Tesis rasionalisme melahirkan antitesis yang berupa empirisme dan dari
keduanya pada abad belakangan memunculkan sintesis baru yang disebut
dengan rasionalisme kritis yang dipelopori oleh Immanuel Kant (1724-1804),
seorang filosuf berkebangsaan Jerman. Rasionalisme kritis memang tepat ketika
mengatakan, bahwa rasionalitas suatu ilmu tidak pernah secara berat sebelah
dapat dicari pada kekuatan nalar ilmiah sendiri, melainkan justru pada
keterbukaan terhadap realitas empiris (Peursen, 1989 : 86). Kant membedakan
empat macam pengetahuan: pengetahuan analitis a priori, sintesis a priori,
analitis a posteriori, sintesis a posteriori. Pengetahuan a priori adalah
pengetahuan yang tidak tergantung pada adanya pengalaman, atau yang ada
sebelum pengalaman. Pengetahuan a posteriori adalah terjadi sebagai akibat
pengalaman. Pengetahuan analitis apriori adalah pengetahuan yang dihasilkan
oleh analisis-analisis terhadap unsur-unsur a priori dan pengetahuan sintesis a
priori dihasilkan oleh akal terhadap bentuk-bentuk pengalaman sendiri dan
penggabungan unsur-unsur yang tidak saling bertumpu. Pengetahuan analitis a
posteriori dan analisisnya diperoleh setelah ada pengalaman (Kattsoff, 1987:143-
144).
Berbeda dengan para ahli yang lain, Kattsoff mengatagorikan filsafat Kant sebagai
filsafat fenomenalisme, bukan rasionalisme kritis (Bandingkan dengan Harun
Hadiwijono, 1990: 65). Disamping itu muncul pula aliran intuisionisme yang
dipelopori oleh seorang filosuf Perancis modern, Henry Bergson. Menurutnya, intuisi
merupakan suatu sarana untuk mengetahui secara langsung dan seketika.

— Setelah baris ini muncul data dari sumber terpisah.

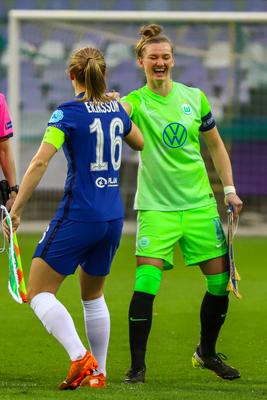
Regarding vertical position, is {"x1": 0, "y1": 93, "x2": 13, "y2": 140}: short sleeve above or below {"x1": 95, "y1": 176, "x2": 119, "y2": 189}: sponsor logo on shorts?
above

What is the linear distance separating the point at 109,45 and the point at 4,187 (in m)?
10.0

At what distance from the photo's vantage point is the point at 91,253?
21.5 feet

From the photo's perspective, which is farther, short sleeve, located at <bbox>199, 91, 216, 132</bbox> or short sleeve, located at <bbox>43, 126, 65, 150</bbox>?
short sleeve, located at <bbox>199, 91, 216, 132</bbox>

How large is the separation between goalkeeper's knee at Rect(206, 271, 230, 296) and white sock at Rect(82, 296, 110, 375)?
0.73 meters

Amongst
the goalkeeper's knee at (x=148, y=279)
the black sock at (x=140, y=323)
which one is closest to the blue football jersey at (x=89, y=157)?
the goalkeeper's knee at (x=148, y=279)

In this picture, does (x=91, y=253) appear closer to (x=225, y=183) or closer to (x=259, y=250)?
(x=225, y=183)

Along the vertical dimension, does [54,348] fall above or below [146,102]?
below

Sebagaimana kata Kattsoff (1987: 146), bahwa salah satu unsur yang berharga dalam
intuisionisme Bergson adalah kemungkinan suatu bentuk pengalaman (intuisi) di
samping pengalaman yang dihayati oleh indera. Setidaknya dalam beberapa hal,
intuisionisme tidak mengingkari nilai pengalaman inderawi, ia hanya mengatakan,
bahwa pengetahuan yang lengkap adalah pengetahuan yang diperoleh melalui intuisi
(Kattsoff, 1987: 147). Kembali kepada pertanyaan epistemologi, apakah kebenaran
itu? Dalam hal ini Jujun (dalam A.M. Saifuddin et.al., 1991: 16-17) menuturkan,
bahwa ilmu dalam upaya untuk menemukan kebenaran mendasarkan dirinya kepada
beberapa kriteria kebenaran: yaitu koherensi, korespondensi dan pragmatisme.
Koherensi merupakan teori kebenaran yang mendasarkan diri kepada kriteria
kebenaran tentang konsistensi suatu argumentasi.